While GM Defense began delivering the first examples of the ISV to the U.S. Army last fall, those vehicles were built at a temporary plant in Michigan whilst construction work on the Concord facility was being completed. The ISV is based on the Chevy Colorado and is designed as a faster and more maneuverable method of transportation for infantry. GM competed with other defense companies to win the ISV contract, with the U.S. Army selecting the ISV over other similar design proposals from Oshkosh and Polaris. The Army has set an acquisition objective of 2,065 vehicles for its Infantry Brigade Combat Teams, with the first batch of 649 units provided at a cost of $214.3 million.
The 75,000 square-foot facility in Concord “includes some of the latest manufacturing tools,” GM Defense says, including Bluetooth-enabled tools that will help the company meet stringent U.S. Army requirements for manufacturing. The facility is just a short drive away from NASCAR team Hendrick Motorsport’s shop, which will weld the steel exoskeleton for the ISV on behalf of GM Defense. The company has also entered a teaming contract with Ricardo for the ISV program, which will handle the technical manual development for the vehicle, along with personnel training and field service support.

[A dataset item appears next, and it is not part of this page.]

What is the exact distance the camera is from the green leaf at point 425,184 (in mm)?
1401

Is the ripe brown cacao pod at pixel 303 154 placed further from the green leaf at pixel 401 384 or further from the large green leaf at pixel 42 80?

The ISV contract is the first major job awarded to GM Defense since the automaker reestablished the specialized engineering division back in 2017, and the first Infantry Squad Vehicle was delivered to the U.S. Army back in October 2020. In addition, GM Defense sees the potential to leverage the automaker’s advanced battery-electric vehicle technology and autonomous driving technology to win future military contracts.